» **What is required**: Please show every line of the rows below that contains the word "instances".

» **Some records**:
_ _ _ _

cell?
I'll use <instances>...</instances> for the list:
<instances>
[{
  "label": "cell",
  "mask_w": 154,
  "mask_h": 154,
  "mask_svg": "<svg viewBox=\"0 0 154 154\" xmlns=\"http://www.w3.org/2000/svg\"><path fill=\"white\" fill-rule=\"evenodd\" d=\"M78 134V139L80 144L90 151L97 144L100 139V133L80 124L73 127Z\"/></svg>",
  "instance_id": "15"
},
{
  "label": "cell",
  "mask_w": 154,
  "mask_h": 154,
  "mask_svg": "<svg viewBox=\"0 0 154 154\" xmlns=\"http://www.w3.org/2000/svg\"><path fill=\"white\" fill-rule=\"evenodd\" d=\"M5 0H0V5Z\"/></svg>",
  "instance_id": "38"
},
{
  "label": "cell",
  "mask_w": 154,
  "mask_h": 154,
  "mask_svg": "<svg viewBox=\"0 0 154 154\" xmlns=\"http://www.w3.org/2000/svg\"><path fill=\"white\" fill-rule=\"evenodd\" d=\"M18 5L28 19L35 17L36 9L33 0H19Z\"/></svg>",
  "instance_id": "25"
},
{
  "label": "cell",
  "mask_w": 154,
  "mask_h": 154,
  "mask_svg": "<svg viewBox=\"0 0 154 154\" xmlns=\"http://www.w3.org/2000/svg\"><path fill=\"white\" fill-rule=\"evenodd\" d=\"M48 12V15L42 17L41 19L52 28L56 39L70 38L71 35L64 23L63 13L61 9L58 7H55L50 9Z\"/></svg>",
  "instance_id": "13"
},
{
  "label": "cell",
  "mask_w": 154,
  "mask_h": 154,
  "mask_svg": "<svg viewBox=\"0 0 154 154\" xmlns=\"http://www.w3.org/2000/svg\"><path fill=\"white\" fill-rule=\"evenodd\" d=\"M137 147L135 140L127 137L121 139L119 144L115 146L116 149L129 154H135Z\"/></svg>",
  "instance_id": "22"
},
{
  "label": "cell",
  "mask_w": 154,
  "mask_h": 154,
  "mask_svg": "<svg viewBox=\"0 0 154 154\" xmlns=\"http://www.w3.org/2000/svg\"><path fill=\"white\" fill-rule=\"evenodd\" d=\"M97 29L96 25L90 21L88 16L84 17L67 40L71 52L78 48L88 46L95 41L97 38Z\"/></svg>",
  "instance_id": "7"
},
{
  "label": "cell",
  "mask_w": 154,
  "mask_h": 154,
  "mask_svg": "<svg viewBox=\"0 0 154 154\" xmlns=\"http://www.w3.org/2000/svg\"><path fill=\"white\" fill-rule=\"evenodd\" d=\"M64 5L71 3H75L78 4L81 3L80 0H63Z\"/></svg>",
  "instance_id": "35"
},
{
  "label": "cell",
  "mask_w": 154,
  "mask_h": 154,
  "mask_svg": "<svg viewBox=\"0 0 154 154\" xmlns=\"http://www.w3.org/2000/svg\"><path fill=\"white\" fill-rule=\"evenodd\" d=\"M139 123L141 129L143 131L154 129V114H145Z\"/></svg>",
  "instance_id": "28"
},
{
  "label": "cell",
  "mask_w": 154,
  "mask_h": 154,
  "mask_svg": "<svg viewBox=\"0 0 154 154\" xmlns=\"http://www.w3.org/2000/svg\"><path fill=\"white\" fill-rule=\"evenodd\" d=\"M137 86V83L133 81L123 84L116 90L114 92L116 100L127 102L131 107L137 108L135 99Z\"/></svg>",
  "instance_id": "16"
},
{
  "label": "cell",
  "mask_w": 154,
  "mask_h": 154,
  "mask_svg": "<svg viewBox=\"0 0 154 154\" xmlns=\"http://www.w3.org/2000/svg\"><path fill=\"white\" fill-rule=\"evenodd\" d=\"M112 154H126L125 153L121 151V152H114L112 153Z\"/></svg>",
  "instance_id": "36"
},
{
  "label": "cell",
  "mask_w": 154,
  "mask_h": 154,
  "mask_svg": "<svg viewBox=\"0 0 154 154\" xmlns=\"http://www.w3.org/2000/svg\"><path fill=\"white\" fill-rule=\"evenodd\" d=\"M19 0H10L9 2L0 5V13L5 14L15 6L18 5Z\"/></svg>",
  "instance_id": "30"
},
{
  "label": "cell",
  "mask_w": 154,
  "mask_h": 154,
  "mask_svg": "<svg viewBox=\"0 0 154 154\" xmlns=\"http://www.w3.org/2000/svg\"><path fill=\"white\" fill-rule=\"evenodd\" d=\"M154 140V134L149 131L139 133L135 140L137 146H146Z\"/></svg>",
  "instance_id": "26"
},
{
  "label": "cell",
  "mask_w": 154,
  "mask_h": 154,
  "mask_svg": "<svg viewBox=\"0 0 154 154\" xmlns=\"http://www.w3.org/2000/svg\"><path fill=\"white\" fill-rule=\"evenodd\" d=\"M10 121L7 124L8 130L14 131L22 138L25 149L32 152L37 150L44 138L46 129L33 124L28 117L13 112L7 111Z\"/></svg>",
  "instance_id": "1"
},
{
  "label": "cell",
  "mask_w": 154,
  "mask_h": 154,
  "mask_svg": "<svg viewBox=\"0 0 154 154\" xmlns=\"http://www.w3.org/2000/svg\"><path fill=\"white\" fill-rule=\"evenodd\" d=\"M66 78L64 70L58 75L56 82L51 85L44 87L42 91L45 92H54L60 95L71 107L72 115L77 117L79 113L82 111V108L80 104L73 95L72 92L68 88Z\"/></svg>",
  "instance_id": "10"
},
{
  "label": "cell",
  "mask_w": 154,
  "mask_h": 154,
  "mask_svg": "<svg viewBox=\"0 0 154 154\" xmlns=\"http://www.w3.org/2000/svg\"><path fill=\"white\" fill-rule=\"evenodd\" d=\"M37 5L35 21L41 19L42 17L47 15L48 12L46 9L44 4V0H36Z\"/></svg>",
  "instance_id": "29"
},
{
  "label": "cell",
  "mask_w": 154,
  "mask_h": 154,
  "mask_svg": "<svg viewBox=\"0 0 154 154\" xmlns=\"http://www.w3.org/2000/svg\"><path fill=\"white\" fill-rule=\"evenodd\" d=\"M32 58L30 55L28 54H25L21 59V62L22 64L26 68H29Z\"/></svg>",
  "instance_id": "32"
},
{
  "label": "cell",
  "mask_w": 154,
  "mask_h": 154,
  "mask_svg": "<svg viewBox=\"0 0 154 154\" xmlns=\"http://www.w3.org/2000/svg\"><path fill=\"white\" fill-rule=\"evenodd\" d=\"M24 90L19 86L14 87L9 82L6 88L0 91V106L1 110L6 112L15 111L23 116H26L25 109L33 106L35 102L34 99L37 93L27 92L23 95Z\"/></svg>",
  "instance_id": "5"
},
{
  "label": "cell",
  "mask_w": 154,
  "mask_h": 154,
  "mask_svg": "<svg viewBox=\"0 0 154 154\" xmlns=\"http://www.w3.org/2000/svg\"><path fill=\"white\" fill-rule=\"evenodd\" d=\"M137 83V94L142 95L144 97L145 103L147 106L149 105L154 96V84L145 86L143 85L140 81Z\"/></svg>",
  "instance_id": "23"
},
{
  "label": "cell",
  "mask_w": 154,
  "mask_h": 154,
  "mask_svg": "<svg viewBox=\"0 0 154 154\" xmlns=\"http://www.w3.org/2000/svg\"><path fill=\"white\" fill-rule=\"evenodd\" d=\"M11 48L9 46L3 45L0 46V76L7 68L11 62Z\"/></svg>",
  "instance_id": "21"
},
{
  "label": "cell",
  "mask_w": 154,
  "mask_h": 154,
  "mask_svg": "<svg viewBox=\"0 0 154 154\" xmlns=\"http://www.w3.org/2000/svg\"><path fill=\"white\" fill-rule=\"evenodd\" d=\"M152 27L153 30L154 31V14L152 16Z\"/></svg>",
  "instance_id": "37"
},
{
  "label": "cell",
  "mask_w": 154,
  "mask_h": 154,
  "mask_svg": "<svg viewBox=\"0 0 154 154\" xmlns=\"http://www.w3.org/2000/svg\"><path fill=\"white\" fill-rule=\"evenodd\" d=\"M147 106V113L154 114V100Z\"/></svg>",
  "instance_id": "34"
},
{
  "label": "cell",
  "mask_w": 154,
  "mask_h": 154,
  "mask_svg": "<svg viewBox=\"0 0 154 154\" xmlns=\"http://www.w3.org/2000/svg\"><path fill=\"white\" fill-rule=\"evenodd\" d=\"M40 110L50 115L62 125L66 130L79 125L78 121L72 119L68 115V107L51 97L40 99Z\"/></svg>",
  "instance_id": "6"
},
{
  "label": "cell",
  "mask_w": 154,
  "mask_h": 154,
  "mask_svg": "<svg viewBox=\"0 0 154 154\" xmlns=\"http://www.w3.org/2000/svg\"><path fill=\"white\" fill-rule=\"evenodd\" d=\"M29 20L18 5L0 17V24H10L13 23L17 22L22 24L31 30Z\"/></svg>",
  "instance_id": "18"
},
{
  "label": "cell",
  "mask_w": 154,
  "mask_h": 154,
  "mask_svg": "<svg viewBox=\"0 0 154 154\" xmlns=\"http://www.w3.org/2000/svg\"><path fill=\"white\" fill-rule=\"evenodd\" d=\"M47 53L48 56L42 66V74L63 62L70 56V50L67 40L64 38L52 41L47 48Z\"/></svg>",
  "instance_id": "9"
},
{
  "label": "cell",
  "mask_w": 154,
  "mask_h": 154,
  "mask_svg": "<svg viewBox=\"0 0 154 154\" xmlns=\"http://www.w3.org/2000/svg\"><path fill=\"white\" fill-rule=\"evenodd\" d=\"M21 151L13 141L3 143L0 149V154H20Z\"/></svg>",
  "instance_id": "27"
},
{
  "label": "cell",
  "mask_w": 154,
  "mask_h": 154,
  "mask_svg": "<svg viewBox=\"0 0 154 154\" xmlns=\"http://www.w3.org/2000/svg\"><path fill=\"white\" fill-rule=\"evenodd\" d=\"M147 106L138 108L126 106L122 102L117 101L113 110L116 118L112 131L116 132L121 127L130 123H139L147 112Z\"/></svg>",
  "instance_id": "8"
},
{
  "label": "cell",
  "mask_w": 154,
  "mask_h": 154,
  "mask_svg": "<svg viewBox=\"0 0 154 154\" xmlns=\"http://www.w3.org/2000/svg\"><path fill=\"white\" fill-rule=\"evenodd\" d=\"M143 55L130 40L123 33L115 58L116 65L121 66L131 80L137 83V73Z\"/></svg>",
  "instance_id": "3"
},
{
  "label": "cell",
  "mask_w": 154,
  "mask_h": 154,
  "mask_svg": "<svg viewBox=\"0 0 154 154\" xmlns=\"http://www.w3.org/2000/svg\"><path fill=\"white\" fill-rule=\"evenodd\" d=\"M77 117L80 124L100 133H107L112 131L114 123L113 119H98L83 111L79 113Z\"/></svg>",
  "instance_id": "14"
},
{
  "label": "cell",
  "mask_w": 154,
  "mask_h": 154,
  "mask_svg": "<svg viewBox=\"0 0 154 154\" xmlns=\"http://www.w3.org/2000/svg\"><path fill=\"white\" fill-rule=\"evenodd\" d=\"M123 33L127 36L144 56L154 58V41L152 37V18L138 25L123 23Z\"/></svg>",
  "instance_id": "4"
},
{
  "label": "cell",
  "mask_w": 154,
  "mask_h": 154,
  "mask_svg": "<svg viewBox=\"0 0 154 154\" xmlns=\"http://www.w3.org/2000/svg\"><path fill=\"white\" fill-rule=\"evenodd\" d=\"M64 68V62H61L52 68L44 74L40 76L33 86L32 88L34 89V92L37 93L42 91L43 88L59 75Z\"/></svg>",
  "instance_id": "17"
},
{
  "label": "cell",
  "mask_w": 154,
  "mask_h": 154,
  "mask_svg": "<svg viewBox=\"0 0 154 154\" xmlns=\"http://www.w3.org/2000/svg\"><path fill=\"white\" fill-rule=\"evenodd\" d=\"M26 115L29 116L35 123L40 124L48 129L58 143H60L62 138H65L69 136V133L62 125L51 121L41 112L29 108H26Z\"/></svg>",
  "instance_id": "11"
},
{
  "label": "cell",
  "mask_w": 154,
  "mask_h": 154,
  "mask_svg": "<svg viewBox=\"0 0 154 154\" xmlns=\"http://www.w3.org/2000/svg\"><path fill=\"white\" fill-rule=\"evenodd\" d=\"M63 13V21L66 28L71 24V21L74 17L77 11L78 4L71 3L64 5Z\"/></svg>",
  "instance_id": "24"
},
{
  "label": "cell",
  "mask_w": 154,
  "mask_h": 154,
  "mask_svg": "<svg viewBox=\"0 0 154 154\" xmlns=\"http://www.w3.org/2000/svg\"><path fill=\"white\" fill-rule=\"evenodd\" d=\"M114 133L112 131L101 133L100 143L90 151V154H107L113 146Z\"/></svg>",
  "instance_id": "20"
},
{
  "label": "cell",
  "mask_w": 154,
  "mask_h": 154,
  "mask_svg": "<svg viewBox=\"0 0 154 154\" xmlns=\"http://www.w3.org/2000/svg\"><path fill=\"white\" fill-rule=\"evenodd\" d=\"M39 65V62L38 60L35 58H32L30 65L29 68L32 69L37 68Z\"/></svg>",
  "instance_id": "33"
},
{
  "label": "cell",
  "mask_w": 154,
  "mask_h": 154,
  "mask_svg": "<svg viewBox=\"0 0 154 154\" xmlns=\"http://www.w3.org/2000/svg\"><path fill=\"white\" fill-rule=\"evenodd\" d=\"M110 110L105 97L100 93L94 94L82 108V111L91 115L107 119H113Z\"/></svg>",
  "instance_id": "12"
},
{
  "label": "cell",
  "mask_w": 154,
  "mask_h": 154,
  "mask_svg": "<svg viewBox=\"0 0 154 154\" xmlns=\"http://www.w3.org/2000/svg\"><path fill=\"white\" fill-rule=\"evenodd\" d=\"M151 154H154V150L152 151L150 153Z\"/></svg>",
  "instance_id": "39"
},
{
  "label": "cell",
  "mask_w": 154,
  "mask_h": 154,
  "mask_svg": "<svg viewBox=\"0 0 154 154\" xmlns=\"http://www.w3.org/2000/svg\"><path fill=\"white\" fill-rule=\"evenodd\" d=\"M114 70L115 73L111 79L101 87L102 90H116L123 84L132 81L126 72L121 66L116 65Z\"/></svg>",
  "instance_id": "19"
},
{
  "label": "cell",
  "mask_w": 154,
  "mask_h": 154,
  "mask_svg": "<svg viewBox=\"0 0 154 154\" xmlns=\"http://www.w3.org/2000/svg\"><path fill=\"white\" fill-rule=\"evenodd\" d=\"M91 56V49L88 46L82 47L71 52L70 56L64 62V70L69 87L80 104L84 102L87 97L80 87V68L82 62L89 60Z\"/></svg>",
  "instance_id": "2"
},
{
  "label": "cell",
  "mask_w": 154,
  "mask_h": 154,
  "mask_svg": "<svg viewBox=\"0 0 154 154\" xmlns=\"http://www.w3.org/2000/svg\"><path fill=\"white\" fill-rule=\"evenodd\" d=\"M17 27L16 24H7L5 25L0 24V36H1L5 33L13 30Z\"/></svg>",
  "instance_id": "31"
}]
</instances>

_ _ _ _

» **Exercise output**:
I'll use <instances>...</instances> for the list:
<instances>
</instances>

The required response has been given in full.